TÂCHE DONNÉE A: Indiquez combien de lignes des enregistrements contiennent la chaîne « pixel », en respectant la casse. Donnez seulement ce nombre.

TEXTE EXTRAIT:
══════
Les assurances des ministres de l’Intérieur sur la solidité de la loi sur l’état d’urgence sont, décision après décision, réduites à peu de chose. En témoigne cette nouvelle décision rendue hier par les neuf Sages qui vise l’instauration des zones de protection.
L'article 5 de la loi de 1955 autorise le préfet à instituer dans le département « des zones de protection ou de sécurité où le séjour des personnes est réglementé », dès lors que le département en question est soumis à un péril imminent ou une calamité publique.
Les associations La cabane juridique / Legal Shelter et le réveil voyageur, rejointes par le GISTI, la Ligue des droits de l’Homme et le Syndicat des avocats de France, ont néanmoins attaqué cette disposition par une question prioritaire de constitutionnalité.
══════
ENREGISTREMENTS EXTRAITS:
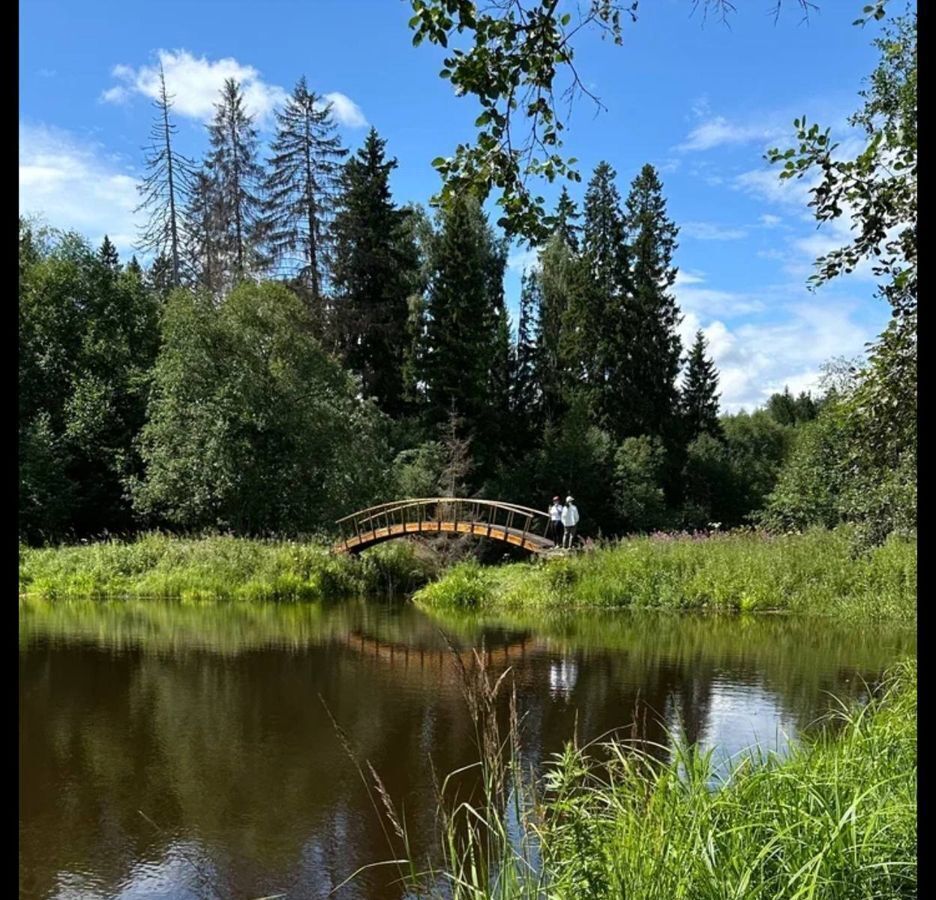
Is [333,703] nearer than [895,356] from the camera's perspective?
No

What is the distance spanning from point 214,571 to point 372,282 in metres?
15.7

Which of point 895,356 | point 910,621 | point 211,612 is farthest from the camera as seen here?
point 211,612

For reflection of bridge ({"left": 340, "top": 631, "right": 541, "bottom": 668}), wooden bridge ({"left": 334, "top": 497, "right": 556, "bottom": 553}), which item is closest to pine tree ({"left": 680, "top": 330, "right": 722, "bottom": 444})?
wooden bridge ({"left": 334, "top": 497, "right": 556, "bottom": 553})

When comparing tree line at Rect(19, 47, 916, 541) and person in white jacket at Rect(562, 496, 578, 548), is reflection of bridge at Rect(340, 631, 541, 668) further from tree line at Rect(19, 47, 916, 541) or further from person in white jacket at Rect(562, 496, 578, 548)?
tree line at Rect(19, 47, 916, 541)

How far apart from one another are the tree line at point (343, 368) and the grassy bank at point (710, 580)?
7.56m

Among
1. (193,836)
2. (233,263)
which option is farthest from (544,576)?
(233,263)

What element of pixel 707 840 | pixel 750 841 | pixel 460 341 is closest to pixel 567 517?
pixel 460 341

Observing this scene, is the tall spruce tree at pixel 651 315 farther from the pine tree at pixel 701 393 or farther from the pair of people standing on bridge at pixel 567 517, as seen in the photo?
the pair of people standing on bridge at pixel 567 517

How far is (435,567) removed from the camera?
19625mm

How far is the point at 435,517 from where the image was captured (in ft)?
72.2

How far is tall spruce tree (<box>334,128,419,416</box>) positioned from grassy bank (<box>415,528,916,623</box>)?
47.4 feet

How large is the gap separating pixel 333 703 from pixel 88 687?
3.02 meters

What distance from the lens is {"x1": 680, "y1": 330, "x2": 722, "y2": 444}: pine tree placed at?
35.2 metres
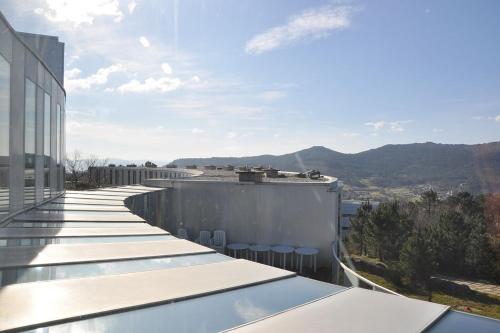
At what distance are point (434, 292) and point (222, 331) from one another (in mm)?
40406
══════
TÂCHE DONNÉE B: Rédigez la suite du texte sur l'état d'urgence, à partir de la fin de sa dernière phrase.

RÉPONSE ATTENDUE A: 5

RÉPONSE ATTENDUE B:
Au regard des conditions de mise en œuvre, jugées bien trop légères, elles estimaient qu’il y aurait atteinte à la liberté d’aller et venir, au droit au respect de la vie privée, au droit de mener une vie familiale normale, au droit de propriété et à la liberté d’entreprendre, outre encore une violation à l’article 34 de la Constitution qui fixe le domaine de compétence du législateur.
Atteinte disproportionnée à la liberté d'aller et venir
Il faut dire que, comme le rappelle Le Monde, la préfète du Pas-de-Calais avait utilisé cet article pour instaurer une zone de protection dans la « jungle » de Calais. « Elle justifiait alors l’interdiction d’accéder au camp de migrants par des risques d’actions violentes d’activistes, les No Border », expliquent nos confrères.
Grâce à ce texte très généreux pour les pouvoirs du préfet, les associations, les avocats, mais aussi les journalistes s’étaient vus interdits d’accès.
Le Conseil constitutionnel a sans surprise suivi ces conclusions, reprochant au législateur de n’avoir soumis ces zones de protection ou de sécurité à aucun autre encadrement. En particulier, « il n'a pas défini la nature des mesures susceptibles d'être prises par le préfet pour réglementer le séjour des personnes à l'intérieur d'une telle zone et n'a encadré leur mise en œuvre d'aucune garantie. »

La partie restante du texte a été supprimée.